## DATASET RECORDS
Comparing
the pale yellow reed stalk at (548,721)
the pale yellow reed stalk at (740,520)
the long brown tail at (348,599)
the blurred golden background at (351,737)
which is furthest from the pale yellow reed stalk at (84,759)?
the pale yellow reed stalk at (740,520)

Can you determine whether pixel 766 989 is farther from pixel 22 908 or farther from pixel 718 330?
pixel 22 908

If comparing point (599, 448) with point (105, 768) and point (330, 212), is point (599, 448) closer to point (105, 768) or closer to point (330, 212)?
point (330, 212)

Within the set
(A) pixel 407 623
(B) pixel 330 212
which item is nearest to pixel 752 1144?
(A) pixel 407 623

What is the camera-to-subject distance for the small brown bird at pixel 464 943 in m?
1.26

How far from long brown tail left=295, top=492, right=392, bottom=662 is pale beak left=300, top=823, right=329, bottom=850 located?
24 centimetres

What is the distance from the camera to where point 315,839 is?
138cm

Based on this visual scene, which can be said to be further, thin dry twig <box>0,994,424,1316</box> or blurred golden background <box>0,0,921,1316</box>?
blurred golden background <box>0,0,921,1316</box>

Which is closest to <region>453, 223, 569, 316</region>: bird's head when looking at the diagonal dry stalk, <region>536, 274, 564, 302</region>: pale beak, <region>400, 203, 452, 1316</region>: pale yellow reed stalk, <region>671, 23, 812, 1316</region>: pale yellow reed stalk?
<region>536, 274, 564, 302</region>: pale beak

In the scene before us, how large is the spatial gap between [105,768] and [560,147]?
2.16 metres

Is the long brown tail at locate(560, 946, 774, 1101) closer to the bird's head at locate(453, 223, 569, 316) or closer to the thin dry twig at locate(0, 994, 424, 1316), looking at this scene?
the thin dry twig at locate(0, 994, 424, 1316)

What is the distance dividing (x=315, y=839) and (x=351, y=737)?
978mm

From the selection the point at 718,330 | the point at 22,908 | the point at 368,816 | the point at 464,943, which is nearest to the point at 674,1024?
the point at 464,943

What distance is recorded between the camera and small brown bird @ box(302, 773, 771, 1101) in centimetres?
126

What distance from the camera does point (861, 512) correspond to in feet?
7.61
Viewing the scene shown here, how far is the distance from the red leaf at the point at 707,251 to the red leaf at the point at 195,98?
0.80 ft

## TASK OBJECTIVE
Render every line of the data above as a JSON list of strings, one string per line, and omit the blank lines.

## FINAL ANSWER
[
  "Comparing",
  "the pale yellow reed stalk at (548,721)",
  "the pale yellow reed stalk at (740,520)",
  "the long brown tail at (348,599)",
  "the blurred golden background at (351,737)",
  "which is furthest from the pale yellow reed stalk at (84,759)?",
  "the pale yellow reed stalk at (740,520)",
  "Can you determine whether pixel 766 989 is farther from pixel 22 908 or farther from pixel 718 330?",
  "pixel 22 908",
  "If comparing point (599, 448) with point (105, 768) and point (330, 212), is point (599, 448) closer to point (105, 768) or closer to point (330, 212)?",
  "point (330, 212)",
  "Within the set",
  "(A) pixel 407 623",
  "(B) pixel 330 212",
  "which item is nearest to pixel 752 1144?",
  "(A) pixel 407 623",
  "What is the camera-to-subject distance for the small brown bird at pixel 464 943 in m?",
  "1.26",
  "How far from long brown tail left=295, top=492, right=392, bottom=662 is pale beak left=300, top=823, right=329, bottom=850 located?",
  "24 centimetres",
  "What is the distance from the camera to where point 315,839 is?",
  "138cm",
  "Based on this visual scene, which can be said to be further, thin dry twig <box>0,994,424,1316</box> or blurred golden background <box>0,0,921,1316</box>?",
  "blurred golden background <box>0,0,921,1316</box>",
  "Which is closest to <region>453, 223, 569, 316</region>: bird's head when looking at the diagonal dry stalk, <region>536, 274, 564, 302</region>: pale beak, <region>400, 203, 452, 1316</region>: pale yellow reed stalk, <region>671, 23, 812, 1316</region>: pale yellow reed stalk?",
  "<region>536, 274, 564, 302</region>: pale beak",
  "In the scene before us, how large is the spatial gap between [105,768] and [560,147]?",
  "2.16 metres",
  "Is the long brown tail at locate(560, 946, 774, 1101) closer to the bird's head at locate(453, 223, 569, 316) or closer to the thin dry twig at locate(0, 994, 424, 1316), looking at this scene?",
  "the thin dry twig at locate(0, 994, 424, 1316)",
  "What is the distance dividing (x=315, y=839) and (x=351, y=737)?",
  "978mm",
  "From the selection the point at 718,330 | the point at 22,908 | the point at 368,816 | the point at 464,943, which is nearest to the point at 674,1024?",
  "the point at 464,943",
  "What distance is recorded between the camera and small brown bird @ box(302, 773, 771, 1101) in centimetres?",
  "126",
  "What distance from the camera does point (861, 512) correspond to in feet?",
  "7.61",
  "Viewing the scene shown here, how far is the distance from the red leaf at the point at 707,251 to the red leaf at the point at 195,98?",
  "0.80 ft"
]